Matthew 22:8-14 (NIV) “Then he said to his servants, ‘The wedding banquet is ready, but those I invited did not deserve to come.  Go to the street corners and invite to the banquet anyone you find.’ So the servants went out into the streets and gathered all the people they could find, both good and bad, and the wedding hall was filled with guests.
“But when the king came in to see the guests, he noticed a man there who was not wearing wedding clothes.  ‘Friend,’ he asked, ‘how did you get in here without wedding clothes?’  The man was speechless.
“Then the king told the attendants, ‘Tie him hand and foot, and throw him outside, into the darkness, where there will be weeping and gnashing of teeth.’
“For many are invited, but few are chosen.”

Since the chief priests , elders, and Pharisees did not see fit to come to the wedding feast, they will ultimately be destroyed, along with their city, Jerusalem.  But God will not be foiled.  The wedding feast will be well-attended, although not by those who had initially been invited.

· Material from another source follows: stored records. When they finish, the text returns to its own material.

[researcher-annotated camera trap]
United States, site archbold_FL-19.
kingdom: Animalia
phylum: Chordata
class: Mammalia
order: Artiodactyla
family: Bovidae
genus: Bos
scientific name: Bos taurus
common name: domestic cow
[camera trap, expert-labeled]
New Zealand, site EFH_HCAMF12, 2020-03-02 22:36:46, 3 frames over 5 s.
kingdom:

The king’s instruction was to bring in anyone they could find, even if it meant seeking them out on the street corners.  This far-reaching invitation, to the good as well as to the bad, foreshadows the huge expansion of the Church, even among the gentiles.  This expansion reached the religious, that is true.  But it also extended the invitation of eternal life to sinners, who repented, were transformed, and who came in in droves.

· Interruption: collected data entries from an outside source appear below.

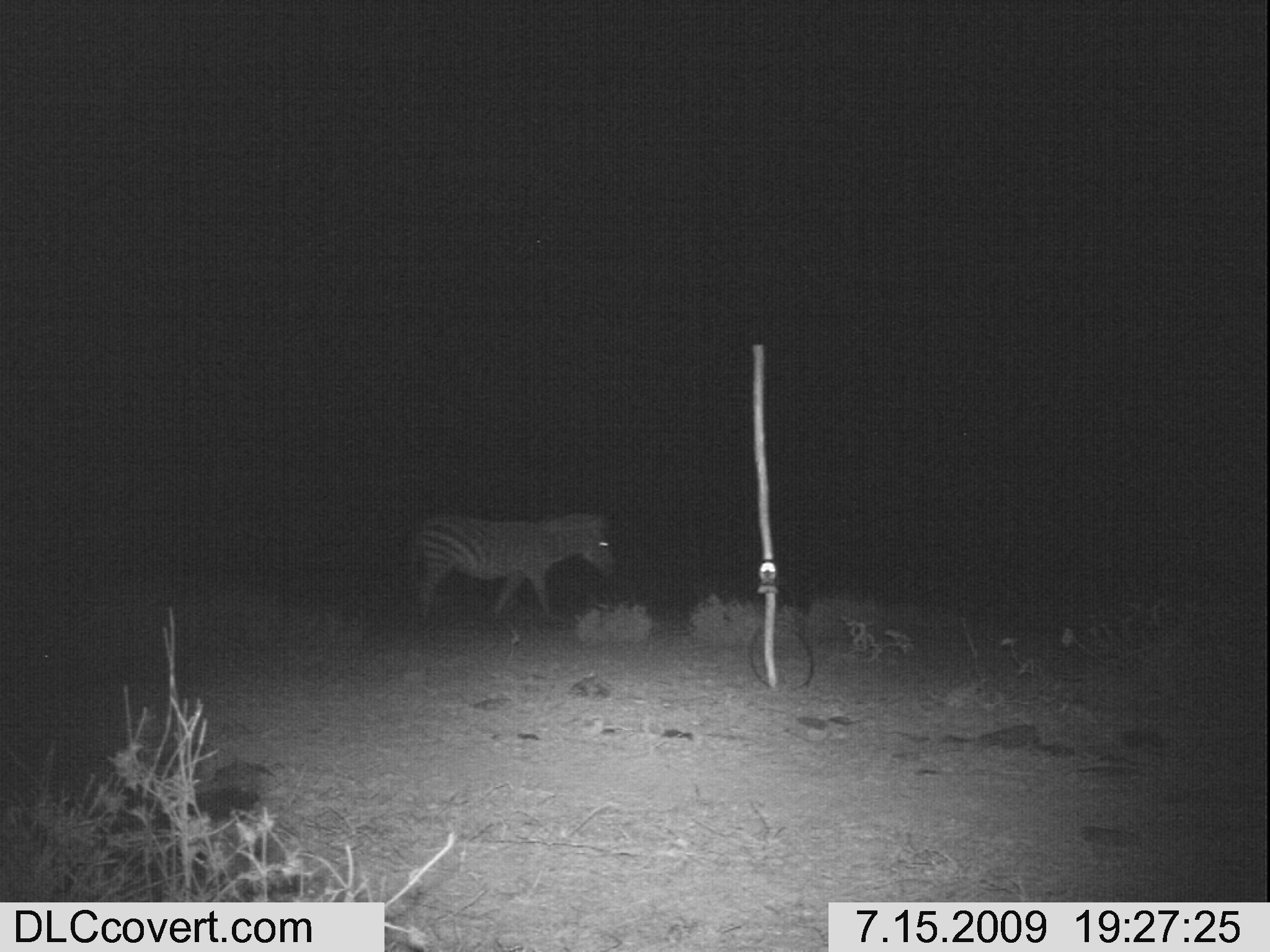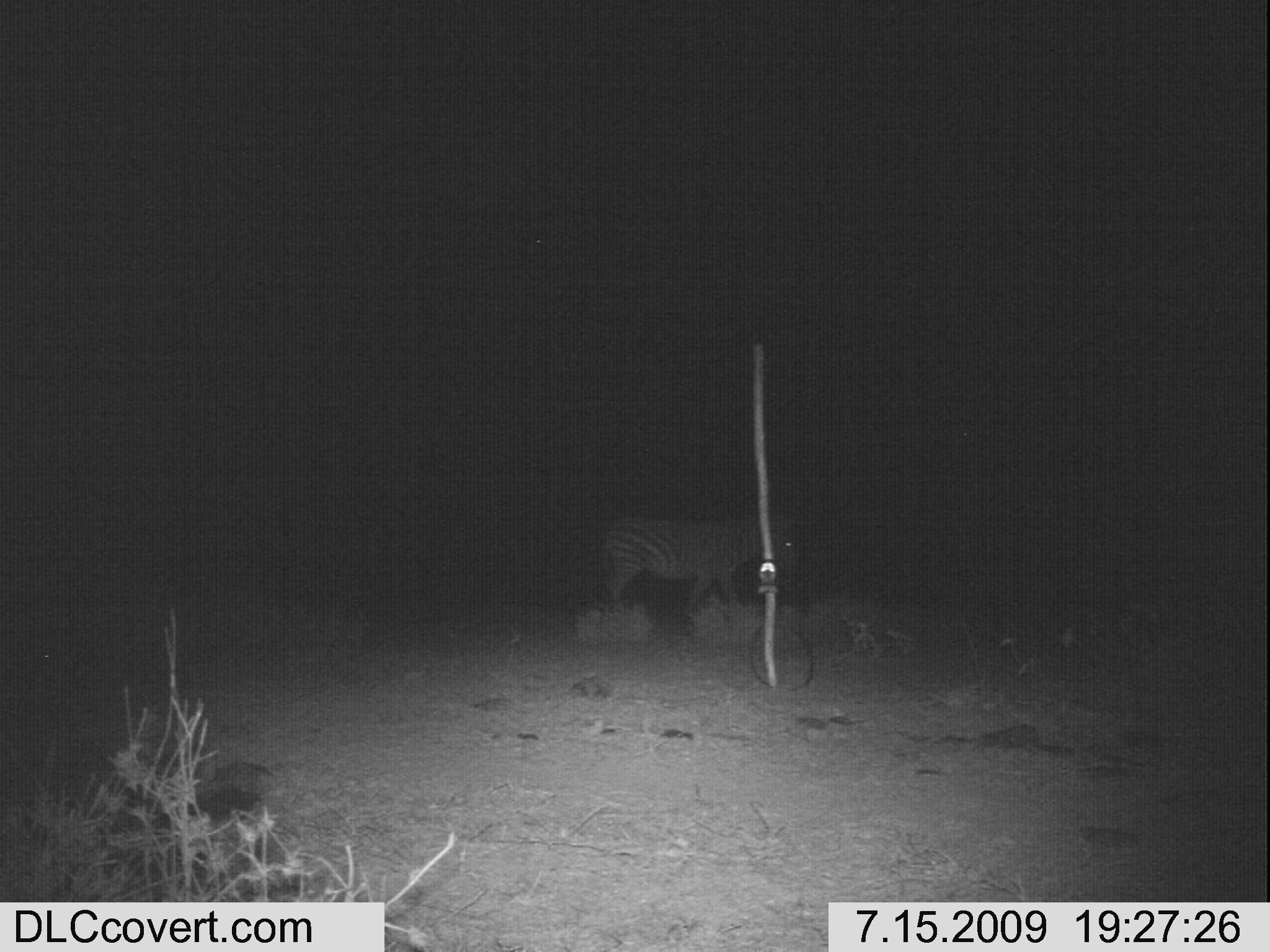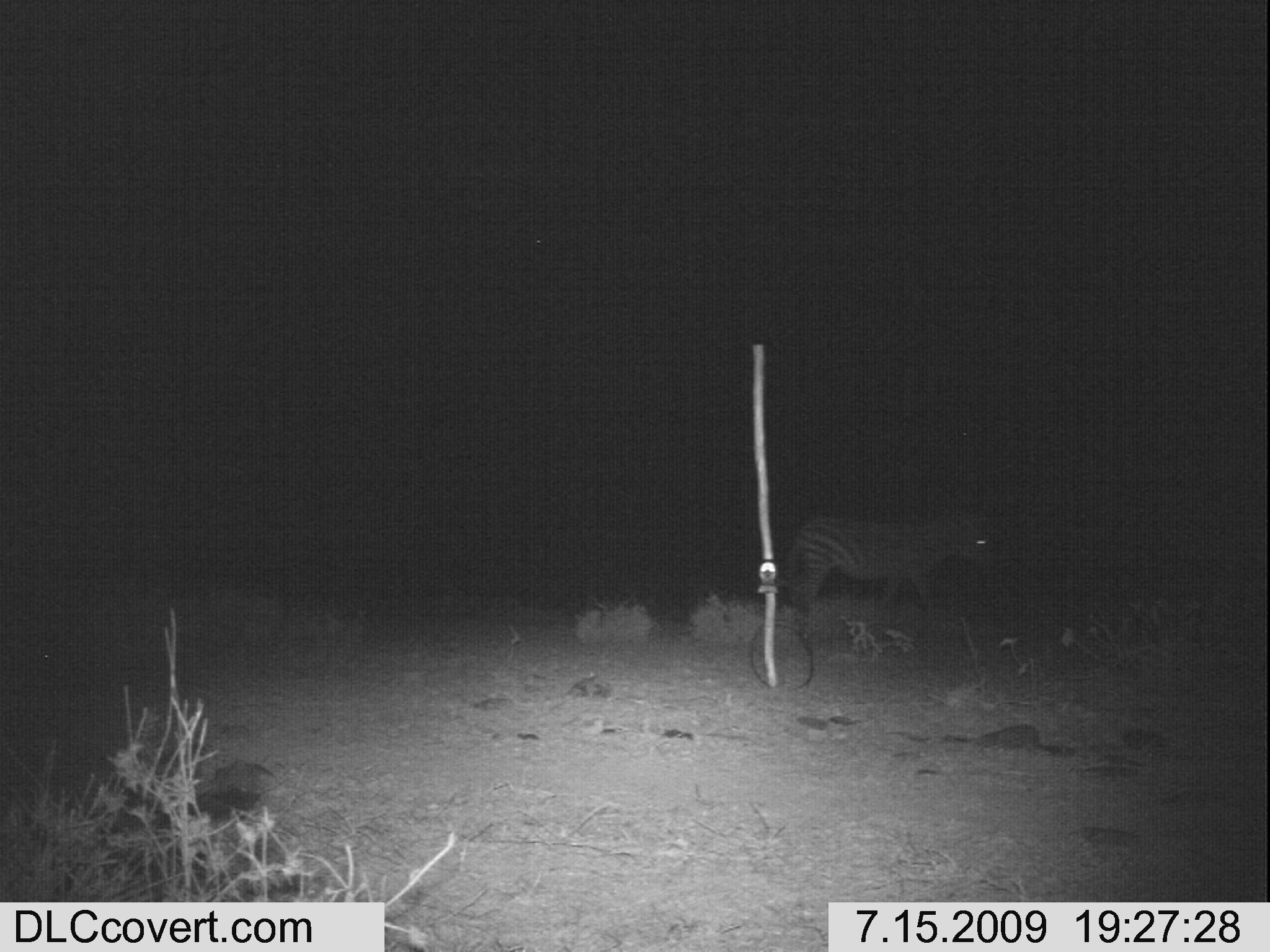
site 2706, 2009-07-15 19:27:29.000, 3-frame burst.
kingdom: Animalia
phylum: Chordata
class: Mammalia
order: Perissodactyla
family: Equidae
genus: Equus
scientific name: Equus quagga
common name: plains zebra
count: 1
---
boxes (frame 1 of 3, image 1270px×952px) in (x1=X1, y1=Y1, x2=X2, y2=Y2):
equus quagga: (x1=404, y1=512, x2=616, y2=625)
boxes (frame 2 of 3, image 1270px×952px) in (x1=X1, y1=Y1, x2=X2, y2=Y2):
equus quagga: (x1=604, y1=513, x2=794, y2=613)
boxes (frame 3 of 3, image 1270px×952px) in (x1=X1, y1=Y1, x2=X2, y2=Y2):
equus quagga: (x1=788, y1=514, x2=991, y2=610)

The man without wedding clothes has puzzled many, but the truth shown here is actually simple.  Since this is a king’s wedding banquet, and since all of the guests were simple people, not the elite that were originally invited, the king had to ensure that each person, as they entered the gate, received appropriate wedding garments to put on.  These garments symbolize salvation and righteousness.  The man who is without wedding clothes had to have come in some other way than through the gate – perhaps climbing a wall, or sneaking in through a side entrance.  The clothes proved legitimacy, and the lack of them proved him to be an illegitimate guest.

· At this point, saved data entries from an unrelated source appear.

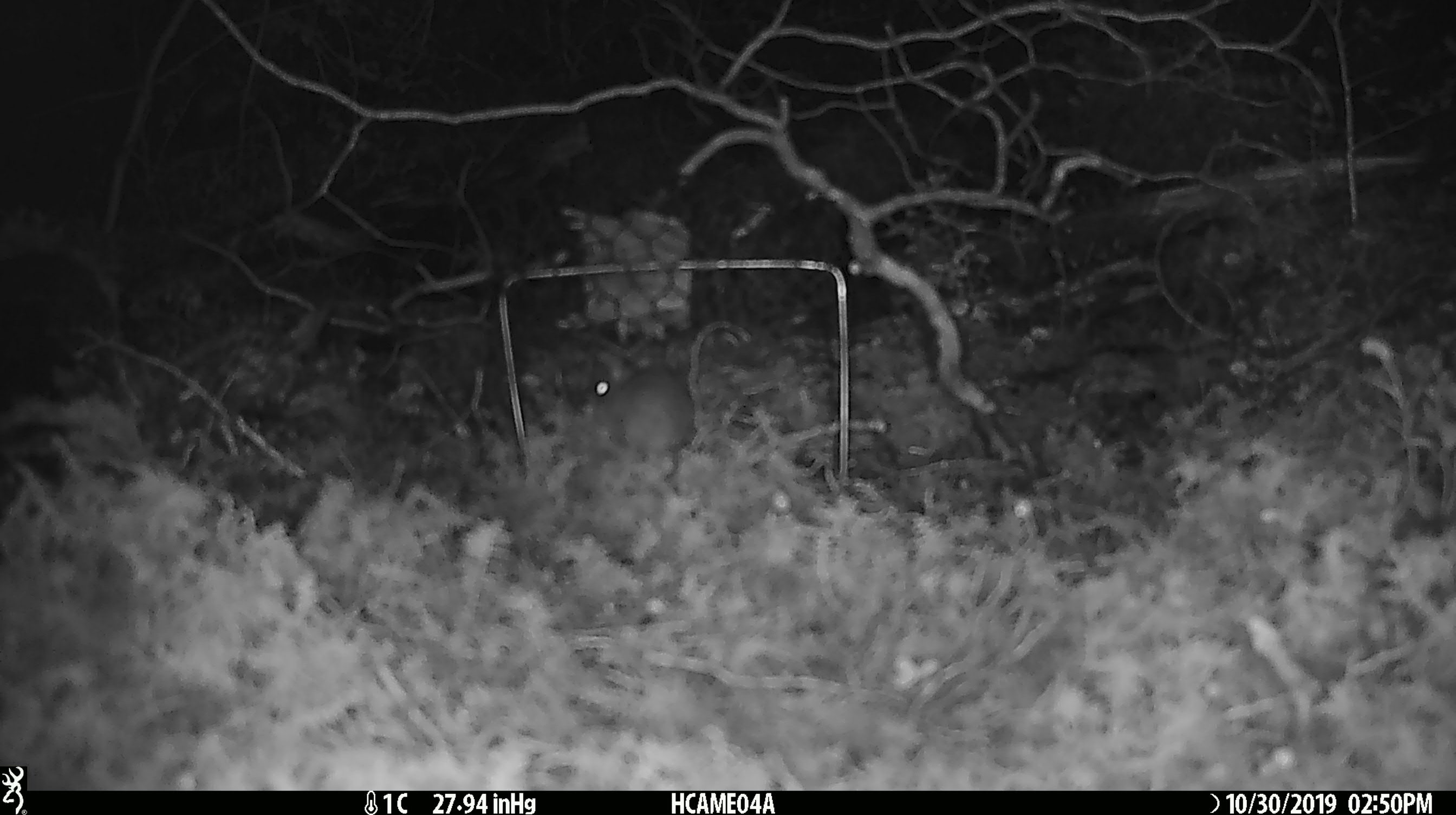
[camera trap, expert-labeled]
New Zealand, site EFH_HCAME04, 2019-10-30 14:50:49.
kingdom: Animalia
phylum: Chordata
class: Mammalia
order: Rodentia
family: Muridae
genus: Mus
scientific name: Mus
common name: mouse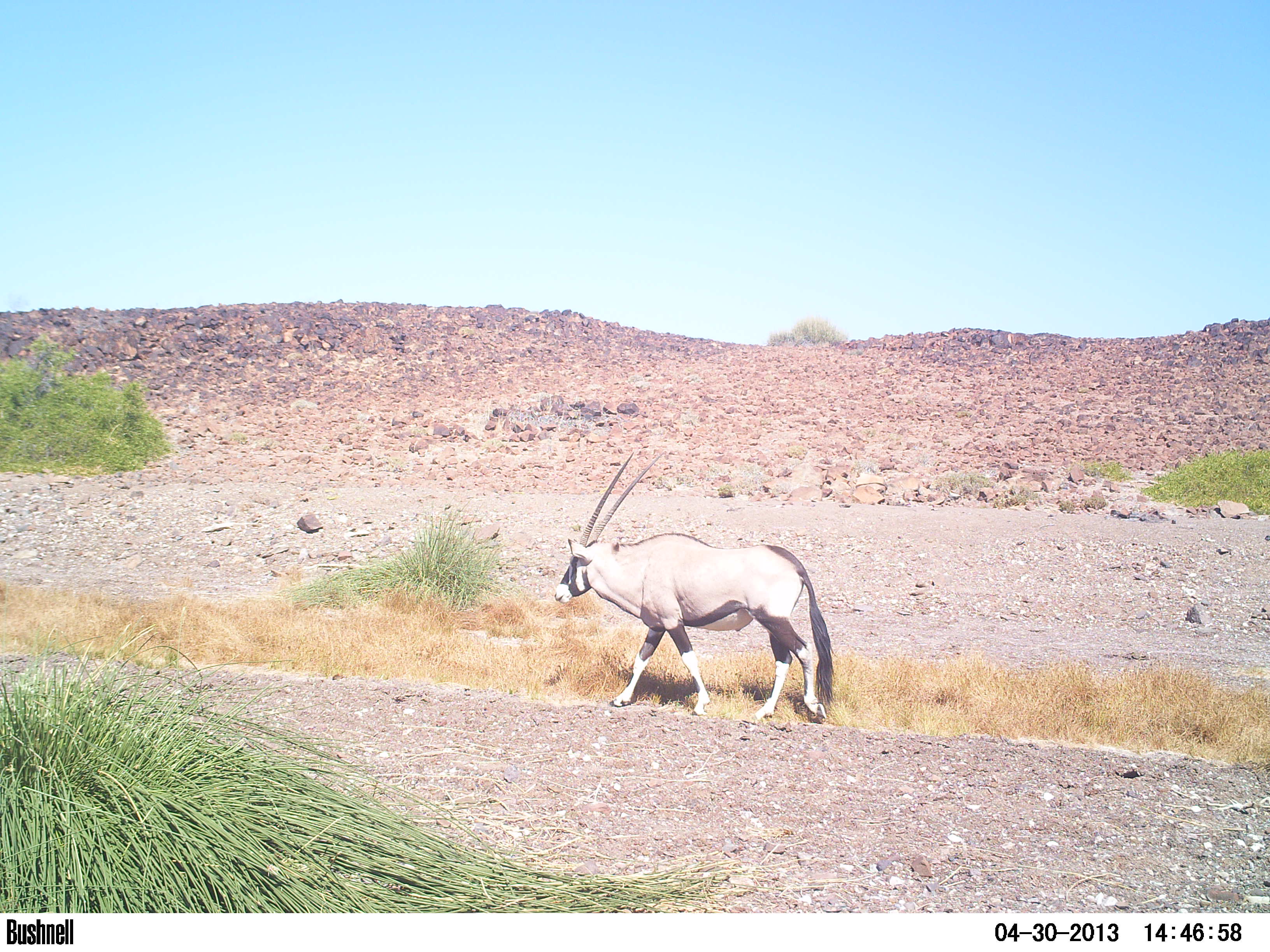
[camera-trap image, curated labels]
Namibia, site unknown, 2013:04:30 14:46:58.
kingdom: Animalia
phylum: Chordata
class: Mammalia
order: Artiodactyla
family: Bovidae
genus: Oryx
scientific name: Oryx gazella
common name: gemsbok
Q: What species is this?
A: Oryx gazella (gemsbok).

This man symbolizes those who try to get into the kingdom of God in ways other than Jesus, the only gate (see John 10:7-10).  Only those who come in through Him will be clothed with the salvation and righteousness that equips them for the wedding feast.  Those who try to get in using their own good deeds, or legalistic self-righteousness, like the Pharisees, will find themselves unclothed under the all-seeing eye of God, and their end will be in the outer darkness, tormented forever.  Though many are called, only those who humble themselves and come in through the True Gate will receive a welcome to the feast.

Father, this puts many things into perspective, including Jesus’ insistence that He is the only way (John 14:6).  If we don’t come in through Him, we are illegitimate guests, and will be found out and expelled.  Thank You for providing for us this way to come to You.  Amen.